I am absolutely APPALLED.

Last week, I gave an extra-credit assignment: do research on a dead famous person, or rewrite a fairy tale. It was due today.

Eighteen students turned in a research/biography paper.

FIFTEEN of them were either directly plagiarized or copied NEARLY word for word (It's pretty clear when there are words like 'tenure' or 'assiduous' sprinkled in there, from kids that can hardly write a five-paragraph essay correctly).

I am utterly incensed and am trying to figure out how to punish the children adequately. This cheating came from all three of my classes, from smart children to the...less-high-achieving.

I will certainly give them no credit at all; I am thinking about actually lowering their grades.

Certainly I will bring this to the AP and Principal.
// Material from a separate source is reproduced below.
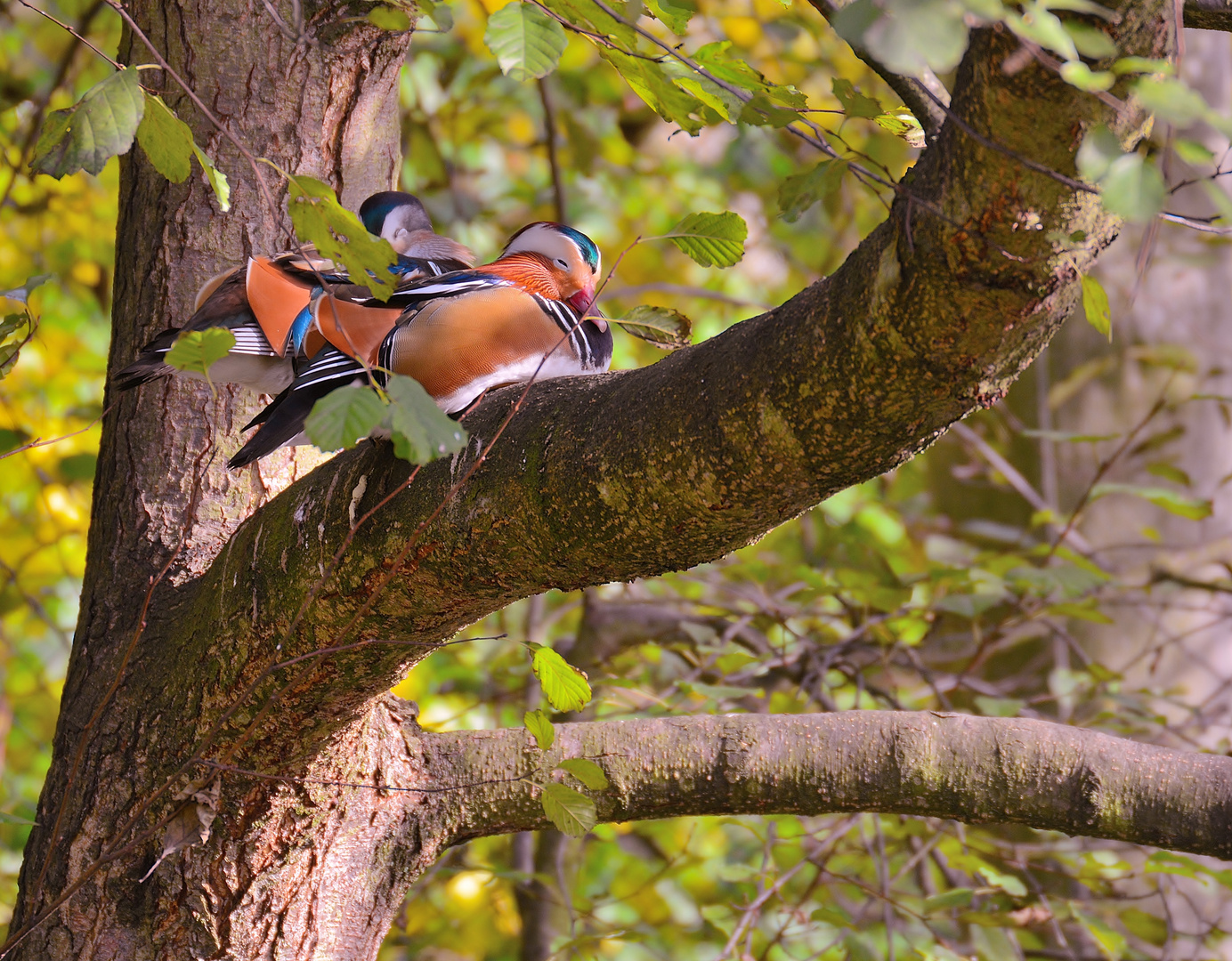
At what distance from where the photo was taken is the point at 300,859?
1417 millimetres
This is completely unacceptable!

My dear colleagues: any experience with this? Any suggestions for powerful punishments? Please help.

3 comments:

Sj said...

I'm going to have to answer right away that I don't know what should be done.. I was faced with my students obviously cheating on a final exam in College. I let them finish the test though cause there were 2 different versions. As soon as the paper came in I marked it and the student failed horribly. Every question he had wrong was the right answer on the other student's page. Priceless. But I wonder..what would have happened if I found no errors. (It was my first time teaching and I was sure of what I would do but when it came ot it wasn't sure at where to draw the line..)

I'm with you in wanting to see what others answer about this one?

ms. v. said...

It's a problem with extra credit assignments... in my experience, you give an interesting assignment, but you don't provide as much support/structure as you normally would... they don't know how to do it, and while they want the extra credit, they don't see it as a "big" project... so they plagiarize or turn in crap. I would gather them all during lunchtime and just talk to them. Ask them how they went about doing the papers. Highlight the parts of their writing that clearly aren't theirs. And explain clearly why this is not going to result in extra credit.
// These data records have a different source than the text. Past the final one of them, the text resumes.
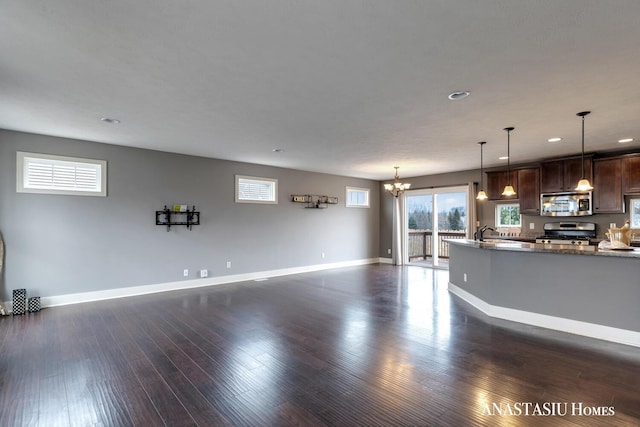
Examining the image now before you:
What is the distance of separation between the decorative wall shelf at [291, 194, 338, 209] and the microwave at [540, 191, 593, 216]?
16.3ft

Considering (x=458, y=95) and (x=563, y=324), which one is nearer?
(x=458, y=95)

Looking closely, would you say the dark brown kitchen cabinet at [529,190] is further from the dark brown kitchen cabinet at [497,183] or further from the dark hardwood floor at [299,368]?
the dark hardwood floor at [299,368]

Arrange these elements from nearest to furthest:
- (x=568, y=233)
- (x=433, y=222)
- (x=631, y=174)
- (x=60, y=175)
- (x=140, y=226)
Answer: (x=60, y=175) → (x=631, y=174) → (x=140, y=226) → (x=568, y=233) → (x=433, y=222)

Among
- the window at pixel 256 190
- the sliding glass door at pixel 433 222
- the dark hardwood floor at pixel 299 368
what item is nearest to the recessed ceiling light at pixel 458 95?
the dark hardwood floor at pixel 299 368

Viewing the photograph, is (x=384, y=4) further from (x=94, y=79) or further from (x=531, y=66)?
(x=94, y=79)

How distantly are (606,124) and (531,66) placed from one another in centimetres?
272

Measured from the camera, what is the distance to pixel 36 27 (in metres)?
2.24

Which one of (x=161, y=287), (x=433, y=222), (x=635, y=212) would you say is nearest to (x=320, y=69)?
A: (x=161, y=287)

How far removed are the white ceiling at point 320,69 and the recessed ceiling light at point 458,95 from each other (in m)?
0.06

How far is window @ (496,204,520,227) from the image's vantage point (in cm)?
748

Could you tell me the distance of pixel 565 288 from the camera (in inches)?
155

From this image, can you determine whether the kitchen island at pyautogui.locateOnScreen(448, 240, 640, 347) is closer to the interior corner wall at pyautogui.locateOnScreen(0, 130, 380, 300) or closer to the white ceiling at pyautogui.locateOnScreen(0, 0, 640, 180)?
the white ceiling at pyautogui.locateOnScreen(0, 0, 640, 180)

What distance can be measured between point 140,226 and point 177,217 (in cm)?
68

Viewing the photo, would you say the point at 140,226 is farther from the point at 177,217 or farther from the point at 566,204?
the point at 566,204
Don't lower their grades. And be wary of really open-ended extra credit projects in the future.

Dr. G. said...

Well you have an opportunity to teach them something, that is, what it means to turn in your own work, and why turning in someone else's work is of no value to them. Using your mind to create something new expands the world's knowledge. Copying others work is lying and trying to inflate your own worth without creating anything new. I'd explain that in college the same stunt will get them expelled and in the working world it will get them fired. Plus, it is immoral, if that counts.

You asked about lurkers a few days back and I had nothing to say, but I do read pretty regularly. Keep up your good work. I like what you are doing, and what you say about it.